▶ Fragmento del texto
- - -
Más allá de los escándalos que se puedan difundir de los candidatos en lo particular y de la repetición de las ya conocidas miserias de los partidos políticos en lo general, así como del factor Moreno Valle en vías de un nuevo referéndum por parte de los ciudadanos, la economía, o más bien el aplazado despegue económico del país, será sin duda el tema predominante en las campañas de este 2015 rumbo a la renovación de la Cámara de Diputados.
En este sexenio -¿fatídico?-, México se ha visto vapuleado de forma contundente por la vertiginosa caída de los precios del petróleo.
En una economía altamente dependiente del precio del barril, las previsiones más optimistas de crecimiento han sido rebajadas por el Banco de México a un 3 por ciento y, por si fuera poco, la Secretaría de Hacienda y Crédito Público (SHCP) ha recortado el gasto público en algo así como 9 mil millones de dólares, es decir, el 0.7% del Producto Interno Bruto (PIB).
En ese escenario, el sueño de lograr este año el despegue económico, ese 5 por ciento anunciado como objetivo de gobierno, ha vuelto a aplazarse, con los efectos colaterales que ello conlleva para millones de mexicanos que poco o nada entienden –ni quieren ni tienen por qué entender- de la macroeconomía.
Y como están las cosas, ni siquiera hay la esperanza de que el 2016 pueda convertirse en un año exitoso en la materia.
Los problemas de violencia, la inestabilidad política en algunas zonas del país como Guerrero, Michoacán y Oaxaca; la Presidencia débil –el mandatario Enrique Peña Nieto roza mínimos históricos en materia de popularidad-, los escándalos de corrupción en la cúpula del poder, la falta de credibilidad en las instituciones, la corrupción endémica, el divorcio entre la sociedad y los partidos, además de una izquierda radical y obtusa que en nada contribuye a remediar el estado de las cosas, son factores que adicionalmente no hacen sino ensombrecer la recuperación.
- - -
▶ Material proporcionado
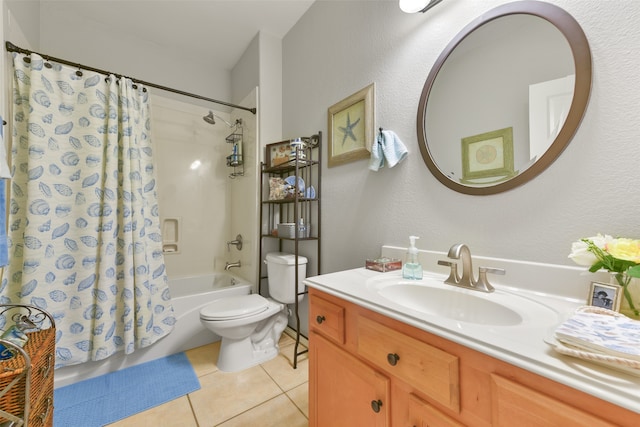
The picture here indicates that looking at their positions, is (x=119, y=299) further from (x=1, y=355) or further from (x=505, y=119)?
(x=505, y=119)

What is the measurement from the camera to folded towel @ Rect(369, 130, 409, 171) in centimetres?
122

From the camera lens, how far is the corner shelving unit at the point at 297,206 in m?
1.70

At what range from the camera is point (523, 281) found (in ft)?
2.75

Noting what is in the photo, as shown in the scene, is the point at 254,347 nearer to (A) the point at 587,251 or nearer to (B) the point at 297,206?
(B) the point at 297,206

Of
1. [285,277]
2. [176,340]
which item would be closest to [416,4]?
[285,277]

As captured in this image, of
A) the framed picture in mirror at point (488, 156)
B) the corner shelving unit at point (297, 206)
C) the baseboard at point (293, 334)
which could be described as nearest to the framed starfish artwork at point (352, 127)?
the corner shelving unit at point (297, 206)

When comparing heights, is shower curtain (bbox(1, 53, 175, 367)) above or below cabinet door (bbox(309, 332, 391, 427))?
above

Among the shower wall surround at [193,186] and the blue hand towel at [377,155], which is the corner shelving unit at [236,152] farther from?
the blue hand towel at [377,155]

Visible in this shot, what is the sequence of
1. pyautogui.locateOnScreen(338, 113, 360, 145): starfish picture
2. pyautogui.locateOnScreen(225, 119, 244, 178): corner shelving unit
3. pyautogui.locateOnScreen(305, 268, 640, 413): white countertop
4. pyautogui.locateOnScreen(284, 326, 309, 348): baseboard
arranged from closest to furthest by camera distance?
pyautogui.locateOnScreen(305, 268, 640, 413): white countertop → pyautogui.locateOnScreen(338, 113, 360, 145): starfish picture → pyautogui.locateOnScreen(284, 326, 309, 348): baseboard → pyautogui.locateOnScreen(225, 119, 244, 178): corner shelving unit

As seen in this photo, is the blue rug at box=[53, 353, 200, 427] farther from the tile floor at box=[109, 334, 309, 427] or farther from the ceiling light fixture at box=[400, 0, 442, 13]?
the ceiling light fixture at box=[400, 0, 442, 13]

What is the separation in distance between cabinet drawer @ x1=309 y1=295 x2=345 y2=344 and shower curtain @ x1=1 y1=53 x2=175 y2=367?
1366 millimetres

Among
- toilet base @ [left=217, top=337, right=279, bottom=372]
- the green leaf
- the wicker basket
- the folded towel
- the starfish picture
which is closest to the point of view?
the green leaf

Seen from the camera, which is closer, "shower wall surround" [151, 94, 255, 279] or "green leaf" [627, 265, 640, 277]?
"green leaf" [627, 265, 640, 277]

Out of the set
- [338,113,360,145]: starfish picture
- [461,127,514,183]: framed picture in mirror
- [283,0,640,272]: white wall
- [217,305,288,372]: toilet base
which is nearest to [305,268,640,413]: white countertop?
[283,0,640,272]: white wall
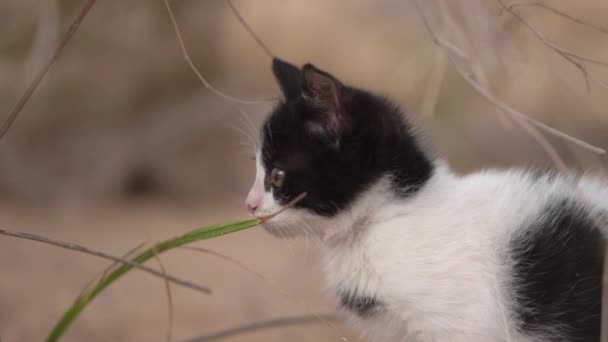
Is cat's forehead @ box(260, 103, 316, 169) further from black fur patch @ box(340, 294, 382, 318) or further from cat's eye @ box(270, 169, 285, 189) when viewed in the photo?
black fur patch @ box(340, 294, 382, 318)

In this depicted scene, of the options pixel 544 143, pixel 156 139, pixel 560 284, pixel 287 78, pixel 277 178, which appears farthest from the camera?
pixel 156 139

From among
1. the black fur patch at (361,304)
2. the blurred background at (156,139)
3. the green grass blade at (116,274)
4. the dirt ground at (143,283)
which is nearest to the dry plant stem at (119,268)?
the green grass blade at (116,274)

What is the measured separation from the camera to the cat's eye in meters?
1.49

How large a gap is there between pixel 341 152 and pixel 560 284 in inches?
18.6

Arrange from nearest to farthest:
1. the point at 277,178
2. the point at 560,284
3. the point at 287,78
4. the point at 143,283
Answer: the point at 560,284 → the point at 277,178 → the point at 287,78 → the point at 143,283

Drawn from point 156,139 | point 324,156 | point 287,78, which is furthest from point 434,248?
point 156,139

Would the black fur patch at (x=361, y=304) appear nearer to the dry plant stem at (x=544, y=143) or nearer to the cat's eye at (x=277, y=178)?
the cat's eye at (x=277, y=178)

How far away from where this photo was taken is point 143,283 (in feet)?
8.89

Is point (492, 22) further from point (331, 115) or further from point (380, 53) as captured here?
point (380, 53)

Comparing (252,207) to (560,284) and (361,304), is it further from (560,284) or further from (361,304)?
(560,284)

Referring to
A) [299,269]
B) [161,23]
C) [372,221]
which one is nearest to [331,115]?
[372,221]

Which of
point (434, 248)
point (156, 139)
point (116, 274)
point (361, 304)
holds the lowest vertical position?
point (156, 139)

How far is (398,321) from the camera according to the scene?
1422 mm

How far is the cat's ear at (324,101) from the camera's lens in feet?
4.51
- - -
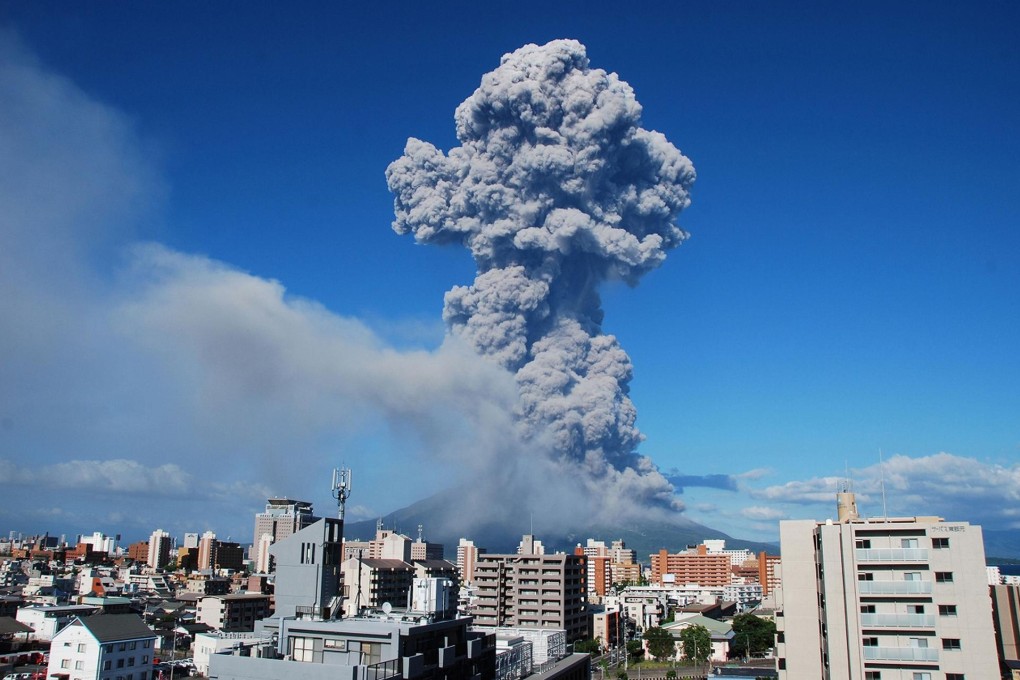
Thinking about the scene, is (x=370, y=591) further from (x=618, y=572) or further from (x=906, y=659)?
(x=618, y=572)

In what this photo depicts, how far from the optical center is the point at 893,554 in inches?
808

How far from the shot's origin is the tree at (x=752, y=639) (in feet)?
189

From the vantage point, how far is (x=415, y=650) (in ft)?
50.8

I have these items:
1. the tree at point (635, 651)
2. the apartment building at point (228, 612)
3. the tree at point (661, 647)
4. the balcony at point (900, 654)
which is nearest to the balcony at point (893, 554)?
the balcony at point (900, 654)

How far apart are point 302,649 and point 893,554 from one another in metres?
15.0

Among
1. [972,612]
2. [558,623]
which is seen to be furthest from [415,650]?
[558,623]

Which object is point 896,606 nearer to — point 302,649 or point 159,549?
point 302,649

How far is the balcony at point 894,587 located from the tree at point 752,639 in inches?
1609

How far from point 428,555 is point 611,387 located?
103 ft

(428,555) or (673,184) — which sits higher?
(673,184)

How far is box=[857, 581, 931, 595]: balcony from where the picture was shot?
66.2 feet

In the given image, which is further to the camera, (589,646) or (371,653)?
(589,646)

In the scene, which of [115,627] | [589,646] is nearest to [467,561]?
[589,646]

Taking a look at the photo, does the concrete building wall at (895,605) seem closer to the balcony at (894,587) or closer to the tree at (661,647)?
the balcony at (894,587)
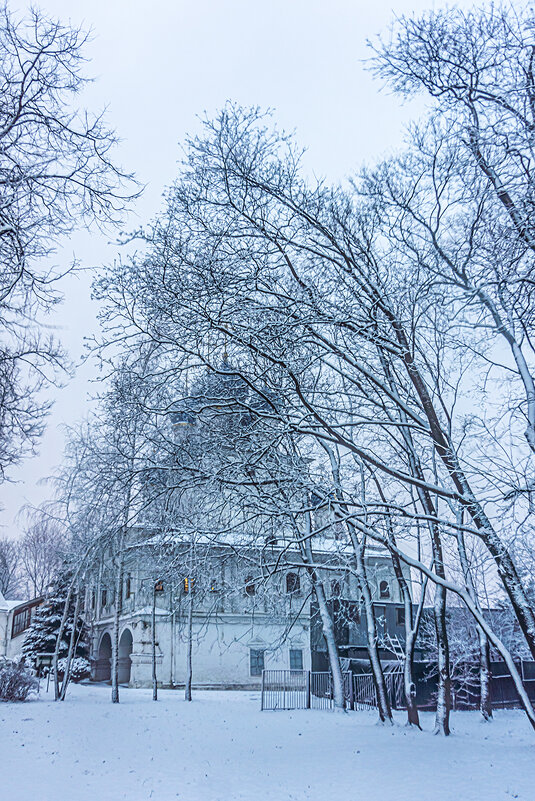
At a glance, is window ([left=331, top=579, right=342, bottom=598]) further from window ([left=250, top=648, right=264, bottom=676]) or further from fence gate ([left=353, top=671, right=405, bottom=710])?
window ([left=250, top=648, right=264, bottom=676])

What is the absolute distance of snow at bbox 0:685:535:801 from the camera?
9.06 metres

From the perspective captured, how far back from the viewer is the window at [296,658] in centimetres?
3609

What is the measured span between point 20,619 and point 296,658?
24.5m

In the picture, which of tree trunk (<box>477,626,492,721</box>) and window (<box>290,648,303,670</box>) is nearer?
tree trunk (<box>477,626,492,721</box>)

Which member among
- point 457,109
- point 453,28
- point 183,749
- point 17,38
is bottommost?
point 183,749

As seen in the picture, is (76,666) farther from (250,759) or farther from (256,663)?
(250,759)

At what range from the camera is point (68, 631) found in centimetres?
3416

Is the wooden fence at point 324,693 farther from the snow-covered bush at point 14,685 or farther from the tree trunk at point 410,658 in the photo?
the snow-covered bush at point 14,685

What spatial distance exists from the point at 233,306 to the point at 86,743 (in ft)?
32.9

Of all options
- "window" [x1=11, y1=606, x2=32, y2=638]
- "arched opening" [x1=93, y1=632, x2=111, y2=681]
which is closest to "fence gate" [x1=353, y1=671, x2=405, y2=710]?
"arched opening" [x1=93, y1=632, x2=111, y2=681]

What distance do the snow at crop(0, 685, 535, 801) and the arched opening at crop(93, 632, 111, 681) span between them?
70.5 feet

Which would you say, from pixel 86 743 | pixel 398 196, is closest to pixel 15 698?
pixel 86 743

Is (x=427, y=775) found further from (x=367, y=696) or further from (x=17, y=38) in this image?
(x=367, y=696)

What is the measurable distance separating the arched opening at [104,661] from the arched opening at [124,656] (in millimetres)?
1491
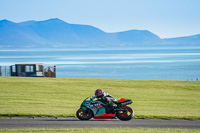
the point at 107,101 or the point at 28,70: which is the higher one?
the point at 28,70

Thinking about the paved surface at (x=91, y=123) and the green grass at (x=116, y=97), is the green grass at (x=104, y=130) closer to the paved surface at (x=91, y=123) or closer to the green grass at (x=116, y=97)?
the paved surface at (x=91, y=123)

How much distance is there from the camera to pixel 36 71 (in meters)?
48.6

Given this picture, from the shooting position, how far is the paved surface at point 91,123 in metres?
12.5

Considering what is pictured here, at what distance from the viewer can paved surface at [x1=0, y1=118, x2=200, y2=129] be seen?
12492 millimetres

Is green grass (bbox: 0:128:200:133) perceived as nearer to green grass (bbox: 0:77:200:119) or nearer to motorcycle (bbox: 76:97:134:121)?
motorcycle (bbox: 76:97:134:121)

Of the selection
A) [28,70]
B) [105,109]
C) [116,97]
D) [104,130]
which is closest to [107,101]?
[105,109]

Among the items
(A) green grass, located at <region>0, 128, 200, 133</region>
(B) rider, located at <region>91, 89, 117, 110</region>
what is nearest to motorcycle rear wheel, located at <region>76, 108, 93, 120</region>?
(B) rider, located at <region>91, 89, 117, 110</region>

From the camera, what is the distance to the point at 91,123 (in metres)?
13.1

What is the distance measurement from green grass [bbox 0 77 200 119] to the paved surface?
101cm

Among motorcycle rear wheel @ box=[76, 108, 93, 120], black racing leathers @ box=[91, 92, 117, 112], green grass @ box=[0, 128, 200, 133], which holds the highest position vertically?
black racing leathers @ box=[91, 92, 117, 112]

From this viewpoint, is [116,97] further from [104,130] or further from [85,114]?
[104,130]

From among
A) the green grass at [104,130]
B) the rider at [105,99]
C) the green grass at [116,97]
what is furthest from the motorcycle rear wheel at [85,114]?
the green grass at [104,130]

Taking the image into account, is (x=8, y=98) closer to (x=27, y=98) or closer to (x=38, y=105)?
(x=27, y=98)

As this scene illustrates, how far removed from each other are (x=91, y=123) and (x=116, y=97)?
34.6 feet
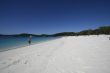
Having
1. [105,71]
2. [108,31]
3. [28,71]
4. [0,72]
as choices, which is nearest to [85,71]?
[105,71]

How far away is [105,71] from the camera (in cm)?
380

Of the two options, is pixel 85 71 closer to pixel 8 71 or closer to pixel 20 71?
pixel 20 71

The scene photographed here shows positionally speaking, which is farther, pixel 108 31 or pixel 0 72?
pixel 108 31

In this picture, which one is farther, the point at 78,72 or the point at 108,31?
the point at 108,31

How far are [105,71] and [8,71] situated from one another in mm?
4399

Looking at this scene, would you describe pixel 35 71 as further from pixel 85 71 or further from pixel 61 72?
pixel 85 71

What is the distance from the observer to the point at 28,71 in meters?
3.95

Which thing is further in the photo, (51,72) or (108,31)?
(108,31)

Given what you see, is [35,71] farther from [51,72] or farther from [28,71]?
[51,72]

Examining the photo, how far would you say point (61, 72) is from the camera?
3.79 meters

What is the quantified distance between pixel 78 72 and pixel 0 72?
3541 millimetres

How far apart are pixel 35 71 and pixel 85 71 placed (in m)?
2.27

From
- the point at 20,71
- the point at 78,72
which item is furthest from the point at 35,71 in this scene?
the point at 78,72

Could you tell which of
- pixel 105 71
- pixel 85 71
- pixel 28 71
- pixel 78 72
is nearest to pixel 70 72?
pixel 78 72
- - -
▶ Lista de tareas
(A) Transcribe del texto sobre la economía de México la parte que empieza por "En ese escenario, el" y sigue hasta "en la materia.".
(B) Según el texto sobre la economía de México, ¿a qué porcentaje rebajó el Banco de México las previsiones más optimistas de crecimiento?

▶ Respuestas en orden
(A)
En ese escenario, el sueño de lograr este año el despegue económico, ese 5 por ciento anunciado como objetivo de gobierno, ha vuelto a aplazarse, con los efectos colaterales que ello conlleva para millones de mexicanos que poco o nada entienden –ni quieren ni tienen por qué entender- de la macroeconomía.
Y como están las cosas, ni siquiera hay la esperanza de que el 2016 pueda convertirse en un año exitoso en la materia.

(B) A un 3 por ciento.